• SOURCE PASSAGE:
Monday, April 28, 2008

Does prudence in banking really have to mean purposelessness?

What is more prudent for the bank regulators, to work exclusively at avoiding the default of banks and the occurrence of a bank crisis, or to ascertain that the banking system serves a purpose for the society?

These days when it has been demonstrated that the bank regulators are failing in their self imposed limited scope of functions; and indeed through the creation of the current structure of minimum capital requirements for the banks and the appointment of the credit rating agencies as risk commissars have themselves contributed to create new systemic risks, is it not time for us to take a big step back and, before digging us deeper in our regulatory hole, ask ourselves what is the purpose of our banks?

Aren’t you as fed up as me having a purposeless banking sector? If we absolutely have to live with risk avoidance based regulatory system, can’t we at least start measuring units of default risk in terms of decent jobs created, youngsters educated or environmental threats avoided?

Risk is the oxygen of development and so please let us not kill risk taking!

Thursday, April 17, 2008

Dani Rodrik’s misguided activism on the use of international arbitration

Dani Rodrik in an article he circulated through his blog and titles “Thinking about governance” dated March 24, 2008 has the following to say about international arbitration.

“Suppose your growth economist identifies a poorly functioning legal system and the attendant uncertainty as one of the binding constraints on growth. One solution of the “governance-in-the-small” type is to “outsource” part of the country legal system to the outside world. The government can accomplish this, for example, by signing on to bilateral investment treaties (BITs) with major trading partners. These typically have arbitration clauses that enable foreign investors to seek redress under foreign jurisdictions in a variety of circumstances. One can presume that such clauses increase the comfort factor for foreign investors and that they may therefore help overcome the identified growth constraint. But is this strategy also good for governance-as-an-end? Probably not. Aside from creating an unhealthy distinction between domestic and foreign investors—the latter have the extra protection but the former don’t—such outsourcing of legal powers does nothing to strengthen domestic legal institutions. Insofar as it removes an important source of pressure for legal reform, the outsourcing may even delay the establishment of a healthy judiciary.”

• TASK SET:
a – In the blog posts, what date does the author give for Dani Rodrik's article "Thinking about governance"?
b – Summarize the blog posts in two sentences.
c – Reproduce the part of the blog posts from "Monday, April 28, 2008" to "for the society?".

• SUPPLIED DATA:
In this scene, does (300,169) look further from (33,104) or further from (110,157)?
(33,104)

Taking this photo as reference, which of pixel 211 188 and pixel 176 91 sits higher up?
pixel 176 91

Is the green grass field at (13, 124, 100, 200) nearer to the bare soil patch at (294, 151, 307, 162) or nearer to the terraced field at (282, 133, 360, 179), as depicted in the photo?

• ANSWERS PROVIDED:
a – March 24, 2008.

b – The first post asks whether bank regulators should work only at avoiding bank defaults and crises or instead make sure the banking system serves a purpose for society, and it argues that minimum capital requirements and the use of credit rating agencies have themselves created new systemic risks. The second post calls Dani Rodrik's view on international arbitration misguided and quotes his argument that outsourcing part of a country's legal system through bilateral investment treaties may reassure foreign investors but does nothing to strengthen domestic legal institutions.

c –
Monday, April 28, 2008

Does prudence in banking really have to mean purposelessness?

What is more prudent for the bank regulators, to work exclusively at avoiding the default of banks and the occurrence of a bank crisis, or to ascertain that the banking system serves a purpose for the society?